In conclusione, nonostante il Giappone presenti una tradizione vastissima di storie del terrore, la celebrazione della festa di Halloween ha un carattere sicuramente diverso rispetto a quello occidentale: per l’arcipelago nipponico, infatti, questa festività rappresenta principalmente un’occasione di svago, un momento dedicato a fare festa con gli amici e organizzare cosplay elaborati. Viene dato più risalto alla cultura pop e alla socialità che alla dimensione spirituale e al ricordo dei defunti.
Nella tradizione giapponese, il momento dedicato al culto dei defunti non è a fine ottobre ma a metà agosto durante l’Obon, ricorrenza di origine buddhista-confuciana, celebrata nei festival estivi attraverso danze e offerte di luce. È proprio durante questa festività che si crede facciano ritorno gli spiriti dei propri cari. Ma non solo: secondo la credenza tornerebbero tra i vivi anche gli spettri di coloro che non hanno ricevuto le dovute preghiere e gli onryō, gli spiriti vendicativi! Ecco spiegato il perché di una così radicata fascinazione del popolo giapponese per il terrore!

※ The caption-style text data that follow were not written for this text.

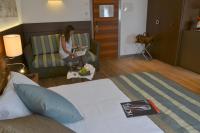 Posteľ alebo postele v izbe v ubytovaní LH Hotel Sirio Venice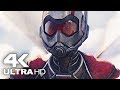 Ant-Man and the Wasp Trailers, Clips &amp; Featurettes 4K UHD (2018) Ant-Man 2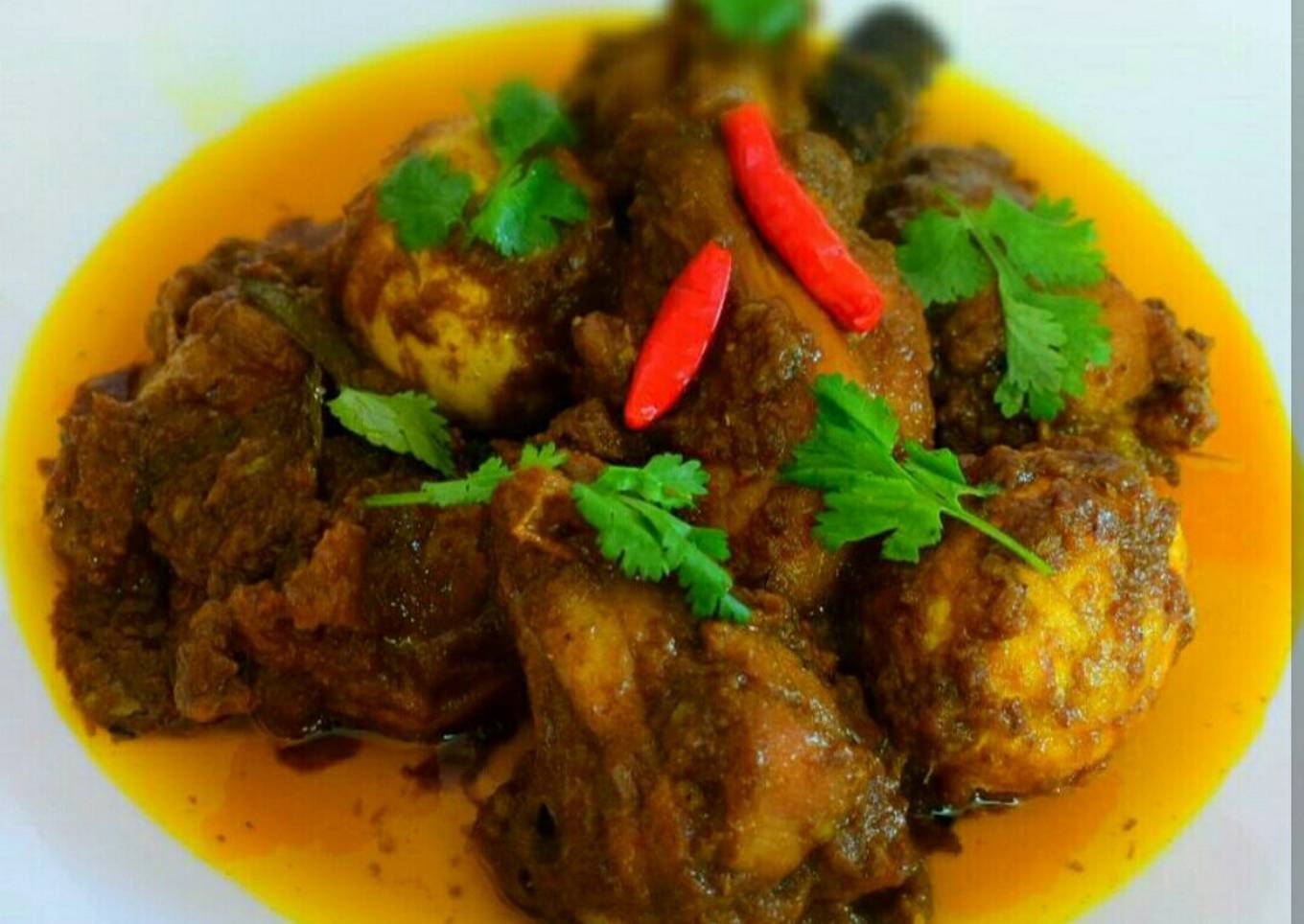 Chicken Dakbungalow Curry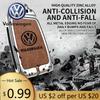För VOLKSWAGEN VW Zinklegering Läder Bil Fjärrkontroll Nyckelskal Heltäckande Skal Fob För VW Volkswagen Passat B8 Tiguan Magotan Golf Ke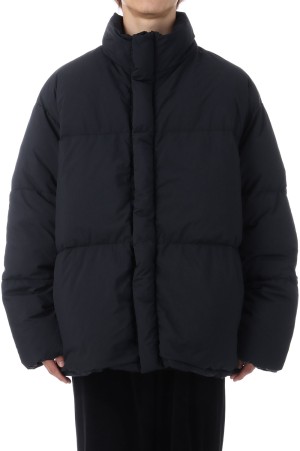 Garment Dyed Down Jacket - BLACK (GM253-30574)
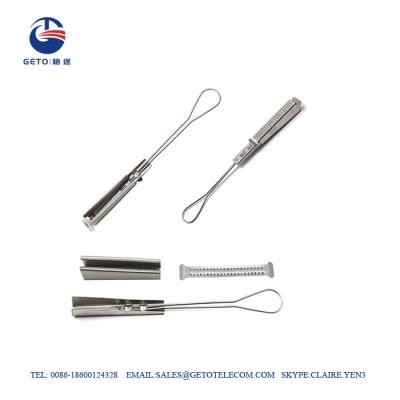 China SS201 ODWAC-22 5mm Stainless Steel Wire Clips for sale
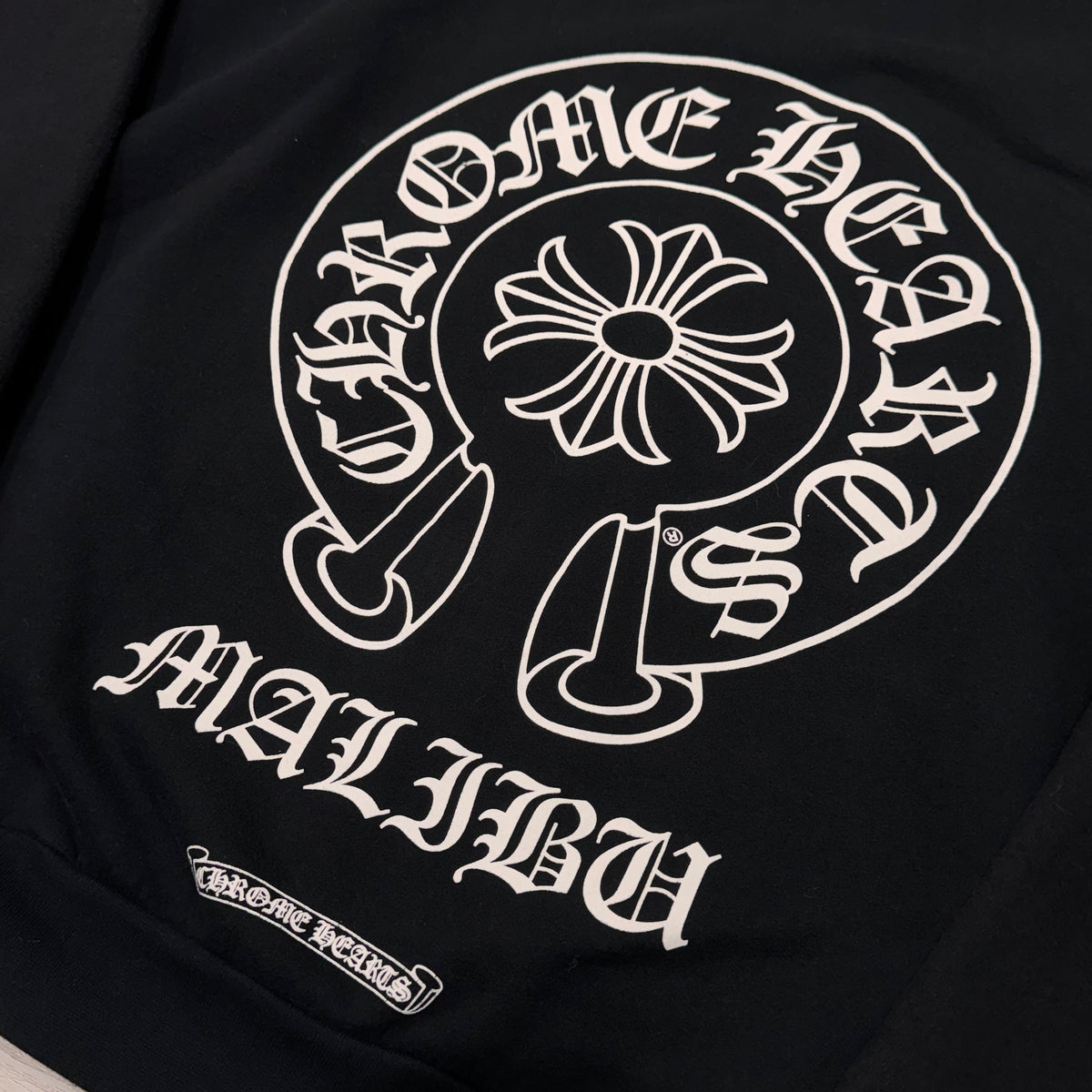 Chrome Hearts Malibu Horseshoe Zip Hoodie 拉鍊外套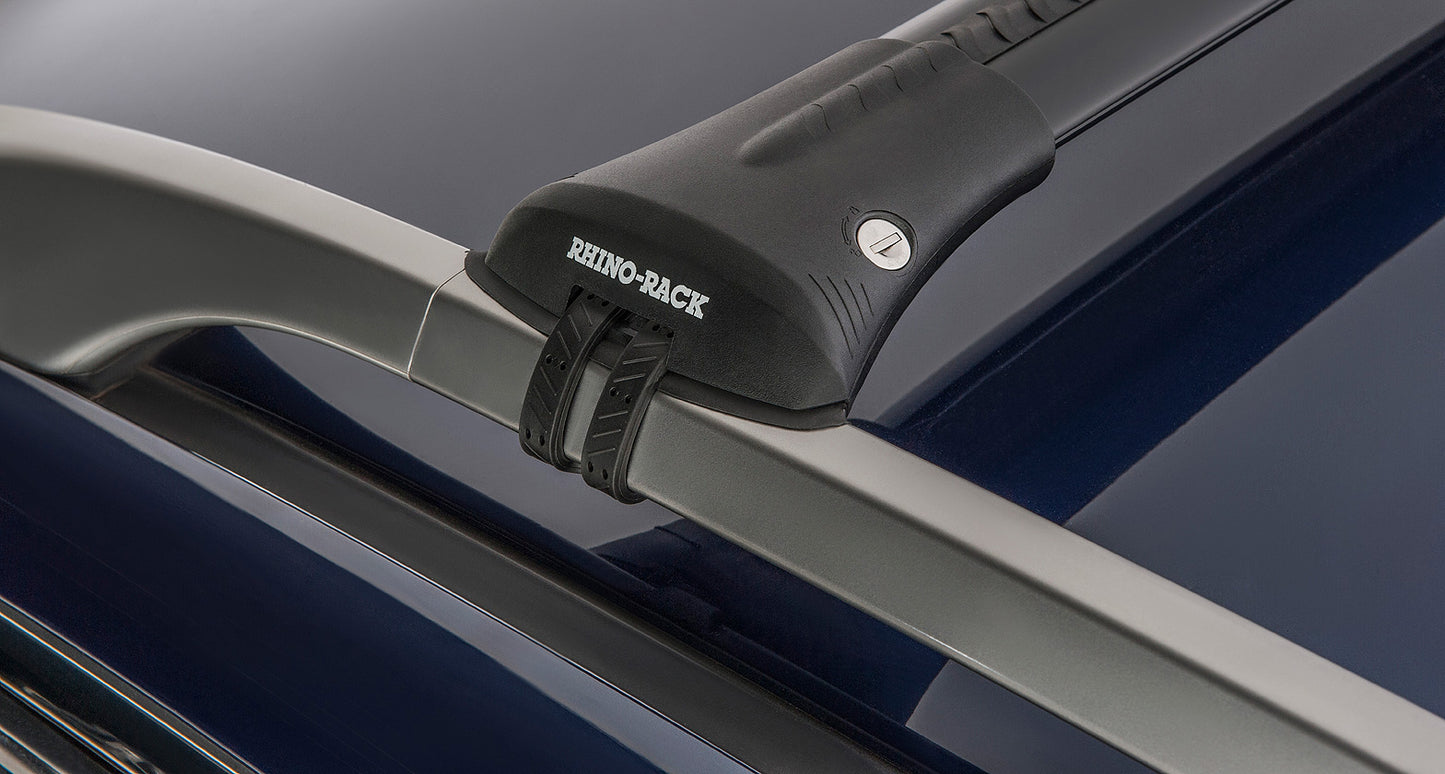 Vortex StealthBar Black 2 Bar Roof Rack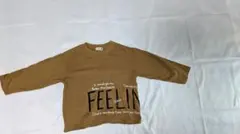 branhes 長袖カットソー ブラウン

Questi tre esempi di leggende metropolitane giapponesi, che si trattino di prodotti indesiderati della tradizione religiosa o metodi subliminali per manifestare l’angoscia derivante dalle rigide norme sociali, oggi sono certamente apprezzate come qualità di espressioni culturali in Giappone e più di recente anche nel resto mondo, in particolar modo durante questo periodo dell’anno in cui l’orrore è ormai divenuto un costume popolare. E voi, cari lettori, conoscete altre leggende metropolitane giapponesi? Quali sono le vostre preferite?